On 29/06/2021 14:20, John Naylor wrote:
> I still wasn't quite happy with the churn in the regression tests, so
> for v13 I gave up on using both the existing utf8 table and my new one
> for the "padded input" tests, and instead just copied the NUL byte test
> into the new table. Also added a primary key to make sure the padded
> test won't give weird results if a new entry has a duplicate description.
>
> I came up with "highbit_carry" as a more descriptive variable name than
> "x", but that doesn't matter a whole lot.
>
> It also occurred to me that if we're going to check one 8-byte chunk at
> a time (like v12 does), maybe it's only worth it to load 8 bytes at a
> time. An earlier version did this, but without the recent tweaks. The
> worst-case scenario now might be different from the one with 16-bytes,
> but for now just tested the previous worst case (mixed2).

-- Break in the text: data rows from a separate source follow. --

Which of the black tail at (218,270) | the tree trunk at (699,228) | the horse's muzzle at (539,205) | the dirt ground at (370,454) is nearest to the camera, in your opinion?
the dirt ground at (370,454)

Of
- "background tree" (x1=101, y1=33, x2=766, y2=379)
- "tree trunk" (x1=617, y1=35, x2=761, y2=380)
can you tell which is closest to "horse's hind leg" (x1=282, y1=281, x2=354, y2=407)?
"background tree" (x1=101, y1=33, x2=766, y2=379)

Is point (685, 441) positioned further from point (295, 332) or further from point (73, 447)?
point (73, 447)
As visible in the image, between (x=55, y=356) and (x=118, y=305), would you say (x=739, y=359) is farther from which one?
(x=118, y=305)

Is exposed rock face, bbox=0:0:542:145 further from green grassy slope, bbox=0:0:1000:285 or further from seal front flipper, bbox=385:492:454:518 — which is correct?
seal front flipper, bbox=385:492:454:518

I tested the new worst case scenario on my laptop:
gcc master:
chinese | mixed | ascii | mixed16 | mixed8
---------+-------+-------+---------+--------
1311 | 758 | 405 | 583 | 725
gcc v13:
chinese | mixed | ascii | mixed16 | mixed8
---------+-------+-------+---------+--------
956 | 472 | 160 | 572 | 939
mixed16 is the same as "mixed2" in the previous rounds, with
'123456789012345ä' as the repeating string, and mixed8 uses '1234567ä',
which I believe is the worst case for patch v13. So v13 is somewhat
slower than master in the worst case.
Hmm, there's one more simple trick we can do: We can have a separate
fast-path version of the loop when there are at least 8 bytes of input
left, skipping all the length checks. With that:
gcc v14:
chinese | mixed | ascii | mixed16 | mixed8
---------+-------+-------+---------+--------
737 | 412 | 94 | 476 | 725
All the above numbers were with gcc 10.2.1. For completeness, with clang
11.0.1-2 I got:
clang master:
chinese | mixed | ascii | mixed16 | mixed8
---------+-------+-------+---------+--------
1044 | 724 | 403 | 930 | 603
(1 row)
clang v13:
chinese | mixed | ascii | mixed16 | mixed8
---------+-------+-------+---------+--------
596 | 445 | 79 | 417 | 715
(1 row)
clang v14:
chinese | mixed | ascii | mixed16 | mixed8
---------+-------+-------+---------+--------
600 | 337 | 93 | 318 | 511
Attached is patch v14 with that optimization. It needs some cleanup, I
just hacked it up quickly for performance testing.
- Heikki